Streifzüge durch die südliche Peloponnes

Aufstieg und Niedergang einer Stadt

Das Blatt wendete sich, als Epameinondas die politische Bühne der Insel des Pelops betrat. Der geniale Heerführer aus Theben nordwestlich von Athen, Erfinder der sog. „Schiefen Schlachtordnung“, beendete in mehreren Feldzügen die Dominanz der Spartaner auf der Peloponnes. Theben wurde zur Schutzmacht aller vom spartanischen Joch befreiten Völker der Halbinsel. Die Messener konnten aufatmen, viele kehrten aus dem Exil zurück und 369 v. Chr. gründeten Heimkehrer und befreite Messener, angespornt von Epameinondas, ihre neue Hauptstadt Messene. Die Wahl fiel auf eine von Bergen eingefasste Ebene, die sich nach Süden zum Meer hin öffnet, abgesichert durch eine Aufsehen erregende Stadtmauer, wie es sie kein zweites Mal in Griechenland gibt. In rasantem Tempo wurde sie aus massiven Steinquadern errichtet und mit Zinnen und Türmen sowie vier Toren versehen. Sie passte sich dem hügeligen Gelände an und überwand dabei mehrere hundert Meter Höhendifferenz. Die 9,5 km lange Mauer (von der noch 1,6 km sehr gut erhalten sind) hatte schon in der Antike ihre Bewunderer wie etwa Pausanias, der in den Jahren zwischen 160 und 175 n. Chr. seine berühmte „Beschreibung Griechenlands“ zu Papier brachte. Im 4. Buch, das sich Messenien widmet, notierte er in Kapitel 31,5:

Messene ist von einer Mauer umgeben, die in ihrem gesamten Umfang aus Stein gebaut wurde. Sie ist mit Türmen und Verteidigungsstellungen ausgestattet. Ich kenne nicht die Mauern von Babylon oder die Mauern des Memnon im persischen Susa, noch sind mir Erzählungen von irgendwelchen Augenzeugen bekannt; aber die Mauern von Ambrossos in Phokis, in Byzanz und Rhodos – alles sehr stark befestigte Orte – halten einem Vergleich mit den messenischen Mauern nicht Stand.


Messene


Nicht weniger zügig ging die Errichtung der Sakral- und Profanbauten der neuen Metropole vonstatten. Man hielt sich dabei an das „hippodamische System“, so benannt nach Hippodamos von Milet, der im 5. Jahrhundert nach älteren orientalischen Vorbildern eine auf dem rechtwinkligen Rastersystem beruhende Siedlungsform kreiert hatte. So zeigten die Neugründungen der Hafenstadt Piraeus und von Thurioi am Golf von Tarent / Unteritalien seine Handschrift wie auch die Stadtgrundrisse von Olynth auf der Chalkidiki, Priene in westlichen Kleinasien und Alexandria in Ägypten. Nach wenigen Jahrzehnten einer enormen Aufbauleistung sprach man unter Griechen bewundernd von der „schönsten Stadt“ des Landes.

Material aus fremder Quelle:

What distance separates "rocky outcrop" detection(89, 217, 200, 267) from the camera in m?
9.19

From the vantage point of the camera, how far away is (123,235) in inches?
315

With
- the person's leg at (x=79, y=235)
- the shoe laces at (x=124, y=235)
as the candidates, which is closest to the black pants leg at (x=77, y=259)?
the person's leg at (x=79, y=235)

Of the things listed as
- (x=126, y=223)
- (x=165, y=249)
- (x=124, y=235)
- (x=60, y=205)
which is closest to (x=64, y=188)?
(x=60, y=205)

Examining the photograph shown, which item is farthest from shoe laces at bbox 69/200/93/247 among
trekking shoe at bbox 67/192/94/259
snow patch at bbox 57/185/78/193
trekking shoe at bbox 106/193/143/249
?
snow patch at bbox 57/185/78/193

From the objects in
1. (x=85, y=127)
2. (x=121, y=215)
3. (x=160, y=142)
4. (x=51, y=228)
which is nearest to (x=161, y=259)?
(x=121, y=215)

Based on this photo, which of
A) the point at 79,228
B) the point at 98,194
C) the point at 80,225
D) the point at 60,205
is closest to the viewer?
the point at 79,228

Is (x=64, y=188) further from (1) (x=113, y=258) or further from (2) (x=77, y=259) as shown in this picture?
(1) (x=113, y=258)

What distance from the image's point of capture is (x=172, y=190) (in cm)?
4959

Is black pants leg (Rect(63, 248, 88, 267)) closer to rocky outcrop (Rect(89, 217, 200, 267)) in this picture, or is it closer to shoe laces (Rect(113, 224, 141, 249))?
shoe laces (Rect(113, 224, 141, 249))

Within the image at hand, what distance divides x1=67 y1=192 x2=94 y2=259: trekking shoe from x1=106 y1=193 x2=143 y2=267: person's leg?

Messene wechselte je nach Opportunität von einem Staatenbund zum nächsten, gehörte auch dem unter makedonischer Hegemonie stehendem Korinthischen Bund an und arbeitete derweil mit aller Kraft an der Mehrung seines Reichtums. Dessen Quelle war die intensiv betriebene Landwirtschaft auf den fruchtbaren Böden Messeniens. Das makedonische Zwischenspiel endete 146 v. Chr., als sich das Römische Reich Griechenland als Provinz einverleibte. Römische Gottheiten und von den kosmopolitisch gestimmten Römern übernommene ägyptische Göttergestalten hielten Einzug in Messene. Reiche Römer ließen sich luxuriöse Villen errichten und im Stadion maßen nicht mehr Athleten ihre Kräfte, Gladiatoren waren jetzt die Stars der öffentlichen Belustigungen. Den Alteingesessenen ging es schlecht. Ihre Steuerlast war enorm. Dazu kamen Naturkatastrophen. Die Lebensbedingungen verschlechterten sich zusehends. Alarichs vagabundierende Westgoten fielen 395 n. Chr. über Messene her und raubten der Stadt die letzte Lebenskraft. Sie durchlebte noch eine beschwerliche frühbyzantinische Ära. Letzte Erwähnungen der Stadt stammen aus Quellen des 7. Jahrhunderts.